Switching over to GEM refcounts and a bunch of cleanups

Thu Aug 21 14:59:56 UTC 2025

On 21.08.25 16:06, Thomas Hellström wrote:
>> What are you referring to?
> 
> https://lore.kernel.org/intel-xe/a004736315d77837172418eb196d5b5f80b74e6c.camel@linux.intel.com/

Thanks, that one never made it into my inbox as far as I can see.

> A couple of questions on the design direction here:
> 
> IIRC both xe and i915 has checks to consider objects with a 0 gem
> refcount as zombies requiring special treatment or skipping, when
> encountered in TTM callbacks. We need to double-check that.

I think I've found all of those. The one in i915 were actually not TTM specific but try to catch the same problem on the GEM refcount.

> But I wonder, 
> first this practice of resurrecting refcounts seem a bit unusual, I
> wonder if we can get rid of that somehow?

I was also going back on forth if that is a good idea or not as well.

The usual solution to such kinds of issues is to use two reference counts, so that you got a multi stage cleanup approach. E.g. backing store and object, like what mm_struct is using as well.

The problem was simply that TTM/GEM ended up having *four* reference counts for the same object, each was doing something different and they didn't worked well together at all.

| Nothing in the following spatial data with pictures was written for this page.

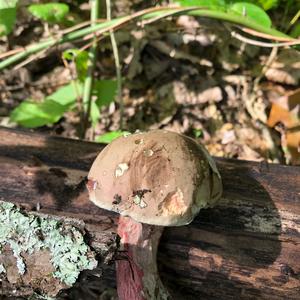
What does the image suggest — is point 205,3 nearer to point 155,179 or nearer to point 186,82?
point 186,82

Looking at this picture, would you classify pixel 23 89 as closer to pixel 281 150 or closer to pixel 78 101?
pixel 78 101

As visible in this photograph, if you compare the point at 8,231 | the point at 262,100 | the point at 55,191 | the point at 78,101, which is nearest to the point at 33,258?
the point at 8,231

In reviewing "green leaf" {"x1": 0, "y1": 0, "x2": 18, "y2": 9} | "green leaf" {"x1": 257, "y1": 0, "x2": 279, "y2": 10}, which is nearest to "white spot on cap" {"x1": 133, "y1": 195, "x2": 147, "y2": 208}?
"green leaf" {"x1": 0, "y1": 0, "x2": 18, "y2": 9}

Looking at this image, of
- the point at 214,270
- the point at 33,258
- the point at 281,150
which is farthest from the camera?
the point at 281,150

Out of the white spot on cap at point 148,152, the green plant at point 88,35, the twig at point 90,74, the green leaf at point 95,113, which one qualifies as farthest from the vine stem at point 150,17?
the white spot on cap at point 148,152

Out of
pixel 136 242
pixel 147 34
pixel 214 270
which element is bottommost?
pixel 214 270

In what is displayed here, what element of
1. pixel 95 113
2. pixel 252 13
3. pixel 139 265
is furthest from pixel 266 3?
pixel 139 265

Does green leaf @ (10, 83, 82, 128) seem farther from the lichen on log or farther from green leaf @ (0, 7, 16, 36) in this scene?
the lichen on log
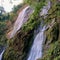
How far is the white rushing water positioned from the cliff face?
309 mm

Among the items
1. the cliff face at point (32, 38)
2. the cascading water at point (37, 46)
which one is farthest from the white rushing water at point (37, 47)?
the cliff face at point (32, 38)

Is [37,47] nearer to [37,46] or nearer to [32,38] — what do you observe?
[37,46]

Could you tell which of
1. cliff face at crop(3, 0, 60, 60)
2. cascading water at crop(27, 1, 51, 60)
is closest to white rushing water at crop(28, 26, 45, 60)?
cascading water at crop(27, 1, 51, 60)

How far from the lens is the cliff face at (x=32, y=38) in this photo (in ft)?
39.2

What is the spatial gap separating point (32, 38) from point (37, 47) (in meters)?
1.57

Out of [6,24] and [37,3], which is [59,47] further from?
[6,24]

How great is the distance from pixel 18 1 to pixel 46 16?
1483 cm

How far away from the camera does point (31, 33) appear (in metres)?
15.7

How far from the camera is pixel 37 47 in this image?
46.0 ft

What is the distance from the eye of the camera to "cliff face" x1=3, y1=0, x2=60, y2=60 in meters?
11.9

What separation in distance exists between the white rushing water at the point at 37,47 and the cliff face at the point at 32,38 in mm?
309

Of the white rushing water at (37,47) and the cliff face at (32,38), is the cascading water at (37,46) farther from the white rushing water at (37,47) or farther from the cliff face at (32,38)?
the cliff face at (32,38)

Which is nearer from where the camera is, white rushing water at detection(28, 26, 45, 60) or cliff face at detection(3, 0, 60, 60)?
cliff face at detection(3, 0, 60, 60)

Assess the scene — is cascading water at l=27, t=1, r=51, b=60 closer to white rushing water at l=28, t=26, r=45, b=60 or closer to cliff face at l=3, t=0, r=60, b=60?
white rushing water at l=28, t=26, r=45, b=60
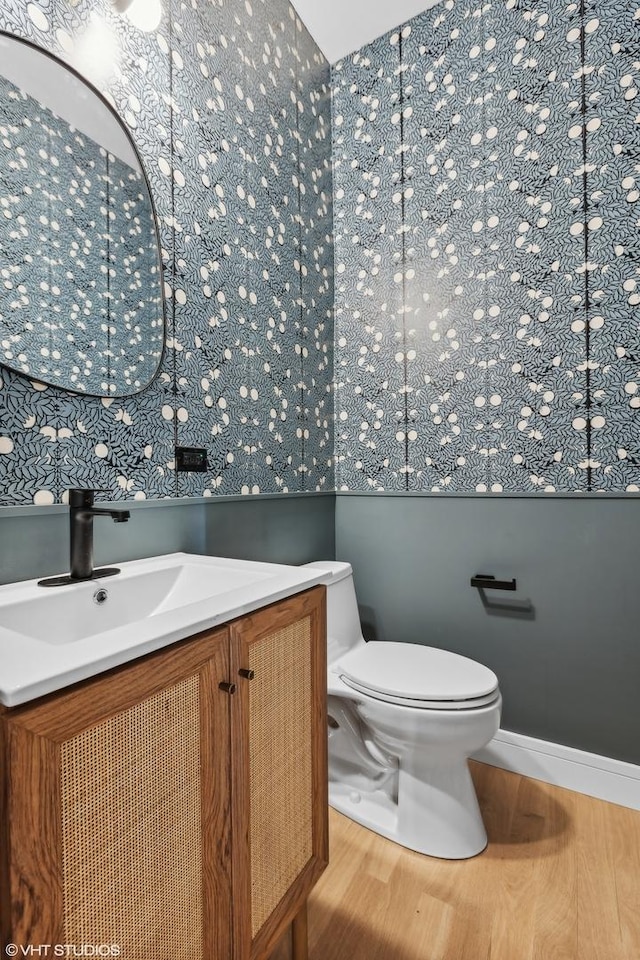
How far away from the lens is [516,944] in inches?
42.1

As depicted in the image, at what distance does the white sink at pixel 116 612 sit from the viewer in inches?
20.8

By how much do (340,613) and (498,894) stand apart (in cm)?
87

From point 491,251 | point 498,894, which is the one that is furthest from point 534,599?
point 491,251

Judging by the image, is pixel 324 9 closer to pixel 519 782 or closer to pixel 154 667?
pixel 154 667

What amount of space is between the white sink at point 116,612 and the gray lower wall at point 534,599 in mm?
991

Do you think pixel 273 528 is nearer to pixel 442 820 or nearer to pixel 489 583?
pixel 489 583

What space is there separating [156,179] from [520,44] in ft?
4.77

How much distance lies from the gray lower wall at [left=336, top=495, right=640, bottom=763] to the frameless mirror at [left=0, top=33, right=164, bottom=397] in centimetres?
123

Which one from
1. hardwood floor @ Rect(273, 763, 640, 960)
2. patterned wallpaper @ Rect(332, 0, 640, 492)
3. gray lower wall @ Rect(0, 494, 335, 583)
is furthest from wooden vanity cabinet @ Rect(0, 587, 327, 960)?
patterned wallpaper @ Rect(332, 0, 640, 492)

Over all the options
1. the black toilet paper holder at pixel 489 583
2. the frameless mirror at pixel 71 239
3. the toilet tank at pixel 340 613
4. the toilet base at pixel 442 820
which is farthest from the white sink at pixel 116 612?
the black toilet paper holder at pixel 489 583

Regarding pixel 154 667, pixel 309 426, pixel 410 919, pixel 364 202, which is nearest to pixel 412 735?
pixel 410 919

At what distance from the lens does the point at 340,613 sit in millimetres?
1728

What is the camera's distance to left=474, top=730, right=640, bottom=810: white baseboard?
1541 millimetres

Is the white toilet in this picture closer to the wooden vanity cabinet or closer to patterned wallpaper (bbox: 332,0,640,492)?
the wooden vanity cabinet
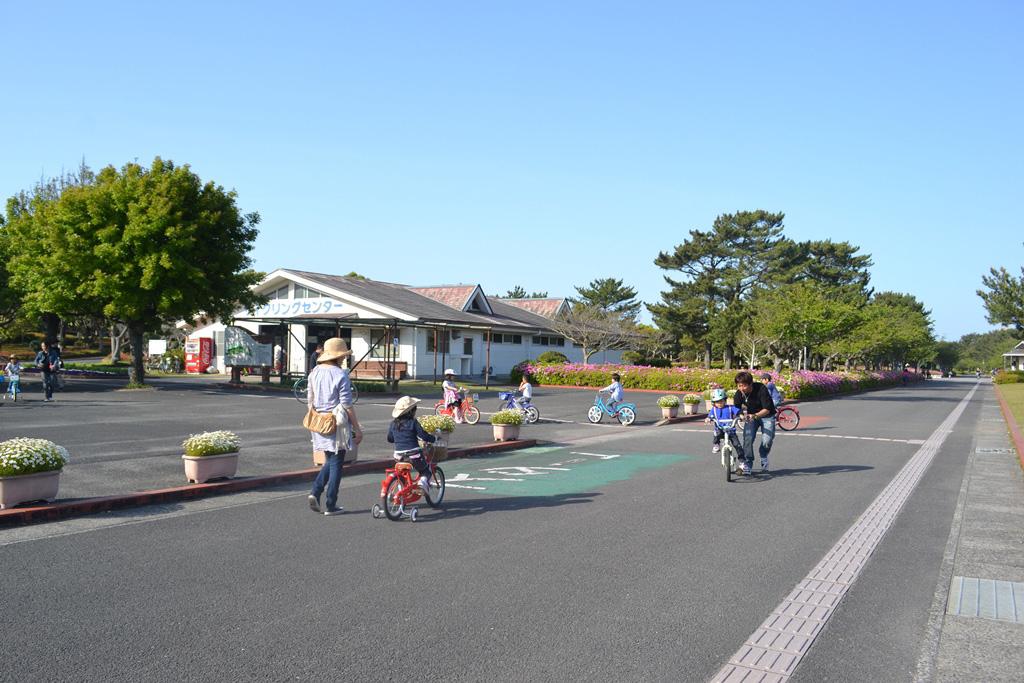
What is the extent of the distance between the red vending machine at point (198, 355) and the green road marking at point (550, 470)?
36.0 m

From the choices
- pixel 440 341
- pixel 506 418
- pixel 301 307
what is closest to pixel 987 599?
pixel 506 418

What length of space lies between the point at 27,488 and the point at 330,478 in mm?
3062

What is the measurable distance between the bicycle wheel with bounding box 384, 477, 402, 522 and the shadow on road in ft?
0.84

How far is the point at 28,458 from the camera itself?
8117 mm

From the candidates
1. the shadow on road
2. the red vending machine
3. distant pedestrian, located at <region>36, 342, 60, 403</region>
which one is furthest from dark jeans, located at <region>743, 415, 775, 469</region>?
the red vending machine

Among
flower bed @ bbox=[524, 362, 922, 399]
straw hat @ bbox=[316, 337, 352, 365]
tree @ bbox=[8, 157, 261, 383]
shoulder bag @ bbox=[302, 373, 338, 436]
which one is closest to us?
shoulder bag @ bbox=[302, 373, 338, 436]

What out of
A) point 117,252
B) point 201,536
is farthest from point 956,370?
point 201,536

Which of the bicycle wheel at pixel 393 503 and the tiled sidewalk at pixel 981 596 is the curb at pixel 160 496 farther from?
the tiled sidewalk at pixel 981 596

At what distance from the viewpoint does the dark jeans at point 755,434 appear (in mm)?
11914

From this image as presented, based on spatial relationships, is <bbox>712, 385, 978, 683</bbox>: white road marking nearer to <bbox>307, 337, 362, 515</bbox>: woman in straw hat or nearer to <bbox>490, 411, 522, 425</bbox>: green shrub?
<bbox>307, 337, 362, 515</bbox>: woman in straw hat

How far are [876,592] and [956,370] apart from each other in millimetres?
Result: 176386

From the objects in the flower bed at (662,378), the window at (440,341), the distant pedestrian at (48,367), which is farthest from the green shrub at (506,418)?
the window at (440,341)

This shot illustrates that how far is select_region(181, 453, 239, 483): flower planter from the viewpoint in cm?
995

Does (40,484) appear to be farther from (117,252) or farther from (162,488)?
(117,252)
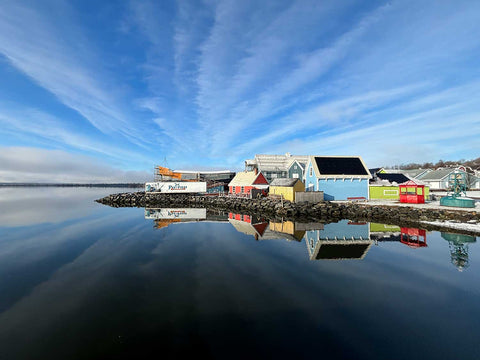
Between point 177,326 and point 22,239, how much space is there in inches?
762

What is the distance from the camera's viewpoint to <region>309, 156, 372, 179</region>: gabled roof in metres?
33.1

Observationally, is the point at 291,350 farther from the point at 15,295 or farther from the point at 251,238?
the point at 251,238

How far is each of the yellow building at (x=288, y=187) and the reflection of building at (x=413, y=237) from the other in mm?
15986

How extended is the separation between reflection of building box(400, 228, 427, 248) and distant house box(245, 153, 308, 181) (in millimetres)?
26321

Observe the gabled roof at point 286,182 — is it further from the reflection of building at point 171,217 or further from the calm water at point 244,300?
the calm water at point 244,300

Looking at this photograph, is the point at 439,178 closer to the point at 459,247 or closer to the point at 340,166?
the point at 340,166

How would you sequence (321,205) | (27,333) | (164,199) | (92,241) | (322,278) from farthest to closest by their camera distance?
(164,199)
(321,205)
(92,241)
(322,278)
(27,333)

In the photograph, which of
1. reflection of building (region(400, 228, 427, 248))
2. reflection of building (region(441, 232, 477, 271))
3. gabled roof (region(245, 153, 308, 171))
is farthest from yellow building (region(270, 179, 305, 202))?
reflection of building (region(441, 232, 477, 271))

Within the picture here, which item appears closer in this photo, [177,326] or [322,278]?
[177,326]

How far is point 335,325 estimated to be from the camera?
606cm

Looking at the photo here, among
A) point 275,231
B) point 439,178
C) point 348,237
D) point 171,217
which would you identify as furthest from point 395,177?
point 171,217

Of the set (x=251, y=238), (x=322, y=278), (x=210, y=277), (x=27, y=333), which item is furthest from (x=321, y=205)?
(x=27, y=333)

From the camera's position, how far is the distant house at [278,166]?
45128 millimetres

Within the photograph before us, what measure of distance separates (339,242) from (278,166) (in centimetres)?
3474
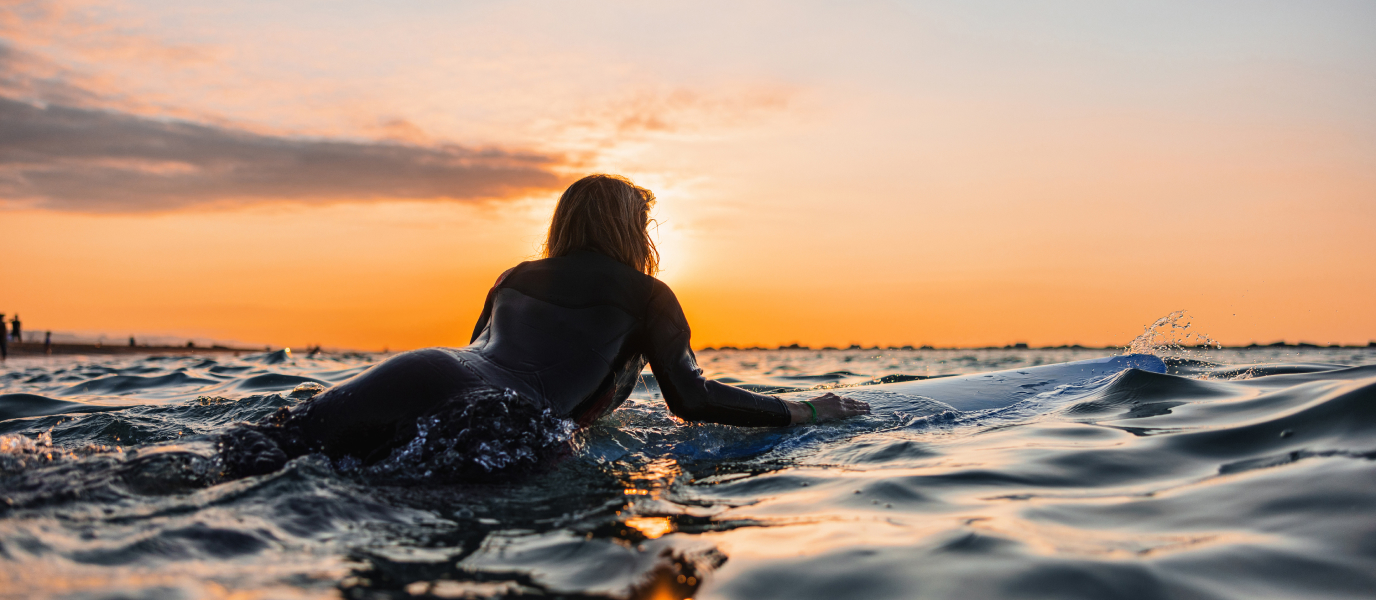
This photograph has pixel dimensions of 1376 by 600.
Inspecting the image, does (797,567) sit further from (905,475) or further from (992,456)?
(992,456)

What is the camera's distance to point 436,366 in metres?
3.21

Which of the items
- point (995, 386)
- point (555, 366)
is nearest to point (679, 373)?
point (555, 366)

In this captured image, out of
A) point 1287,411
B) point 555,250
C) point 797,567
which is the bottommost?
point 797,567

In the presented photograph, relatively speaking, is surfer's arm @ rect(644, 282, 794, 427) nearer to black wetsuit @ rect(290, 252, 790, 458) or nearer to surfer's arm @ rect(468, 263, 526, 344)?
black wetsuit @ rect(290, 252, 790, 458)

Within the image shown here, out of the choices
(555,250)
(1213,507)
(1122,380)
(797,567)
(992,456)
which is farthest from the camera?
(1122,380)

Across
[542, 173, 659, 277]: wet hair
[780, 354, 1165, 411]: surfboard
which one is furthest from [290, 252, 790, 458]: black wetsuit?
[780, 354, 1165, 411]: surfboard

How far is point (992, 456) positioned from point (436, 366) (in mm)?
2663

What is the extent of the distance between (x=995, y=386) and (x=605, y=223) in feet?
12.1

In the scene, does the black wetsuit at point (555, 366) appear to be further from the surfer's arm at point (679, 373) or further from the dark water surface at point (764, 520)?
the dark water surface at point (764, 520)

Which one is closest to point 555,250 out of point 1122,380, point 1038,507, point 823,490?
point 823,490

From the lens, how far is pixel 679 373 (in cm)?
409

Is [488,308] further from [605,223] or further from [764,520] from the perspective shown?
[764,520]

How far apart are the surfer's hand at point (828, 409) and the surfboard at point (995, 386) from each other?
39cm

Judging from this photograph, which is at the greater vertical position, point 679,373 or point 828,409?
point 679,373
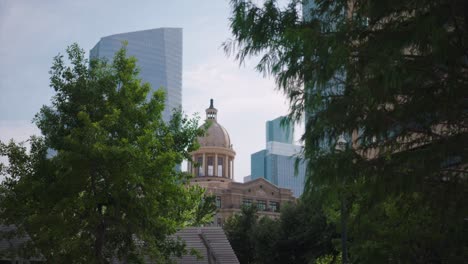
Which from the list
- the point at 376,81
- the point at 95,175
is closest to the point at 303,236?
the point at 95,175

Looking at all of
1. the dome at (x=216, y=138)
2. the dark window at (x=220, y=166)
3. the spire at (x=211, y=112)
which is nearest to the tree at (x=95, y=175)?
the dome at (x=216, y=138)

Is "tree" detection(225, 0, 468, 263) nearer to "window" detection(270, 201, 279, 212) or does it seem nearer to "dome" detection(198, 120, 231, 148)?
"dome" detection(198, 120, 231, 148)

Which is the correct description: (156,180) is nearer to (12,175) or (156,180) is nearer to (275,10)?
(12,175)

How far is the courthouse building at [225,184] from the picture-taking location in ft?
316

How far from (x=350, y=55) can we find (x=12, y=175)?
16366 mm

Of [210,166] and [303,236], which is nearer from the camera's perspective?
[303,236]

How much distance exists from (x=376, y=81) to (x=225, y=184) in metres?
91.6

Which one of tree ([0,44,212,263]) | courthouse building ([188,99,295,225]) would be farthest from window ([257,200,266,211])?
tree ([0,44,212,263])

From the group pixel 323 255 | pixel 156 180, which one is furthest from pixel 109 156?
pixel 323 255

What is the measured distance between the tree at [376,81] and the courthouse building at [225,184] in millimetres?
86621

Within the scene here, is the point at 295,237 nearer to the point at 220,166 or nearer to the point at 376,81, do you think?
the point at 376,81

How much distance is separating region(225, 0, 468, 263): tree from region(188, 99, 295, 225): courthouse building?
86.6m

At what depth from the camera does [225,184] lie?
324 feet

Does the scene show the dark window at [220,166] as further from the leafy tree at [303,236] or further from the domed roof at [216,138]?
the leafy tree at [303,236]
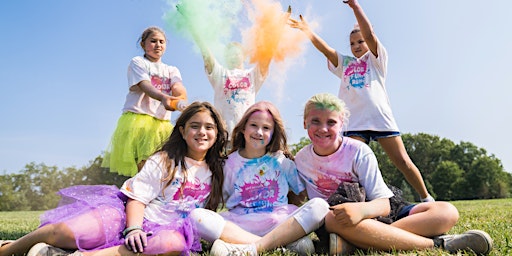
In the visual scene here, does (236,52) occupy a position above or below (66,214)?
above

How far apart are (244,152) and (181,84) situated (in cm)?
159

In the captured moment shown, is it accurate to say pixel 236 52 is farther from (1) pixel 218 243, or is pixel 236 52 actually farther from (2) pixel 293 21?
(1) pixel 218 243

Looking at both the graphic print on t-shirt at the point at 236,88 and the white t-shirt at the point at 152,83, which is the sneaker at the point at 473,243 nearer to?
the graphic print on t-shirt at the point at 236,88

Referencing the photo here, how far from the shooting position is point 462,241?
2.81 m

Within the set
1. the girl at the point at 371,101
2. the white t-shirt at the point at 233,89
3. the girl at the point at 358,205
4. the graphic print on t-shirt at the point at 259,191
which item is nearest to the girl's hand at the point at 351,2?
the girl at the point at 371,101

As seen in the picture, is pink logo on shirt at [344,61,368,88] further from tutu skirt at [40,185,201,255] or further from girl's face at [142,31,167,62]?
tutu skirt at [40,185,201,255]

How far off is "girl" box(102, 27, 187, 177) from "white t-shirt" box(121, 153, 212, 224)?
130 cm

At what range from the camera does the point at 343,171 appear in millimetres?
3219

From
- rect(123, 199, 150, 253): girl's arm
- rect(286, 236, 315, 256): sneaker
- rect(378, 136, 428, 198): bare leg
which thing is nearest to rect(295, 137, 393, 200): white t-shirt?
rect(286, 236, 315, 256): sneaker

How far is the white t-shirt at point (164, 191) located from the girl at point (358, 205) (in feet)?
2.68

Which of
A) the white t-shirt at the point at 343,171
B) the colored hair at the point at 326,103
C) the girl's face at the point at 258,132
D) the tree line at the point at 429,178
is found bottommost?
the tree line at the point at 429,178

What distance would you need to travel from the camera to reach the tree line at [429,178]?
36812 mm

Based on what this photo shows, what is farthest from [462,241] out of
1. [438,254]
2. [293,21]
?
[293,21]

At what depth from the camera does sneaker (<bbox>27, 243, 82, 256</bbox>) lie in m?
2.65
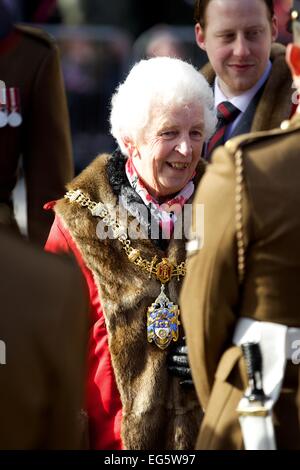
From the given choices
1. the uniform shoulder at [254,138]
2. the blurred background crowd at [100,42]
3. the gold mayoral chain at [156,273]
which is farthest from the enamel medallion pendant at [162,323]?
the blurred background crowd at [100,42]

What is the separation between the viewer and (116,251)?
4547mm

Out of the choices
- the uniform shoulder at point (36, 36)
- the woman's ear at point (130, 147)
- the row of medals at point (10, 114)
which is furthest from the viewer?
the uniform shoulder at point (36, 36)

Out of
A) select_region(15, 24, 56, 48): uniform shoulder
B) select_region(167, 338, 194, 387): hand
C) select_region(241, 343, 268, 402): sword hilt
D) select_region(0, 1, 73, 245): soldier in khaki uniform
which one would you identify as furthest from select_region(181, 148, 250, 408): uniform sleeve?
select_region(15, 24, 56, 48): uniform shoulder

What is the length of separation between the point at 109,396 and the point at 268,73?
1.73m

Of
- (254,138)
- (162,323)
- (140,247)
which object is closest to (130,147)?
(140,247)

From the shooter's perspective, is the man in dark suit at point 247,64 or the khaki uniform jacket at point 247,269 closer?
the khaki uniform jacket at point 247,269

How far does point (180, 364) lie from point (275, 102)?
149 centimetres

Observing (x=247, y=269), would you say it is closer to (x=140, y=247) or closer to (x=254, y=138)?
(x=254, y=138)

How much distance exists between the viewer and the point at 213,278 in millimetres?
3750

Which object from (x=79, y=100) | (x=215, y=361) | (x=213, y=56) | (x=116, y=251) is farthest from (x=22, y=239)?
(x=79, y=100)

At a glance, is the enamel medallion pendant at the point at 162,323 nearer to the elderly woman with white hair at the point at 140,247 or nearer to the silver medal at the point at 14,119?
the elderly woman with white hair at the point at 140,247

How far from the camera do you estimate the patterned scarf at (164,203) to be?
462cm

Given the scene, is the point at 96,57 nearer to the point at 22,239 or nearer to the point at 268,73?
the point at 268,73
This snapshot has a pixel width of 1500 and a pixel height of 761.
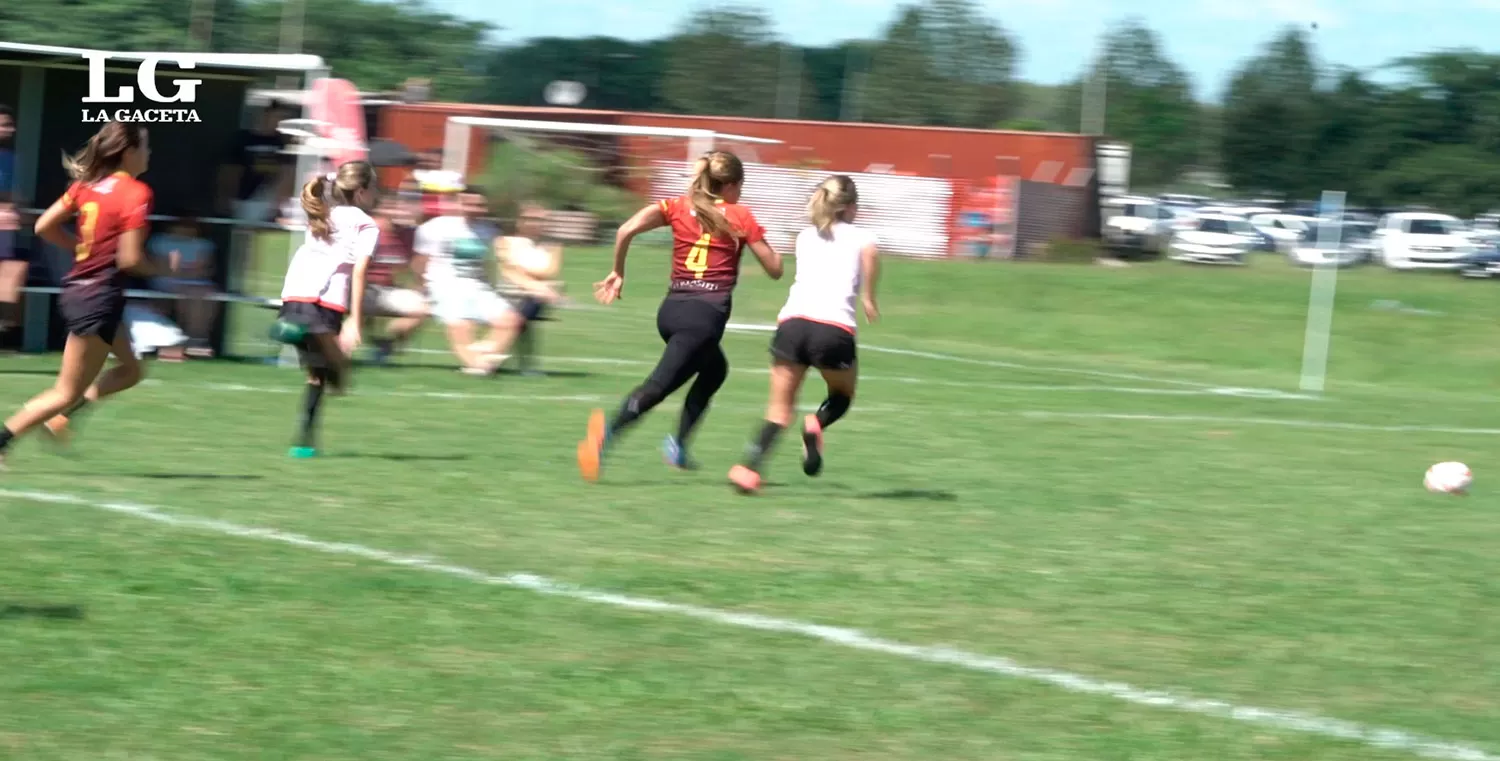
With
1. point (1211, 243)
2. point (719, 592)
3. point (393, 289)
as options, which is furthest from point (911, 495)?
point (1211, 243)

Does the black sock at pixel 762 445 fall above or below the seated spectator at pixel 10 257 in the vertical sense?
below

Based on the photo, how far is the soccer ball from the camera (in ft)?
37.6

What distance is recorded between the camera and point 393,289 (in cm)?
1723

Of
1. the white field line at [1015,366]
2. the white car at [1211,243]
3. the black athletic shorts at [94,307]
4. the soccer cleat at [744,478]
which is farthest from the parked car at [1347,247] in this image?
the black athletic shorts at [94,307]

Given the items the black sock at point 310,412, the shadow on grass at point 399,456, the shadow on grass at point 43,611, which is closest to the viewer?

> Furthermore, it seems the problem with drm_exec is related only to the
> LRU walk. What about adding a struct completion to the object, that is
> signaled when the object has freed its final backing-store. The LRU
> walk would then check if the object is a zombie, and if so just wait on
> the struct completion. (Need of course to carefully set up locking
> orders). Then we wouldn't need to resurrect the gem refcount, nor use
> drm_exec locking for zombies.

I had a similar idea, waiting is already possible by waiting for the BOs work item.

But I abandoned that idea because I couldn't see how we could solve the locking.

> We would still need some form of refcounting while waiting on the
> struct completion, but if we restricted the TTM refcount to *only* be
> used internally for that sole purpose, and also replaced the final
> ttm_bo_put() with the ttm_bo_finalize() that you suggest we wouldn't
> need to resurrect that refcount since it wouldn't drop to zero until
> the object is ready for final free.
> 
> Ideas, comments?

Ideally I think we would use the handle_count as backing store the drm_gem_object->refcount as structure reference.

But that means a massive rework of the GEM handling/drivers/TTM.

Alternative we could just grab a reference to a unsignaled fence when we encounter a dead BO on the LRU.

What do you think of that idea?

Regards,
Christian.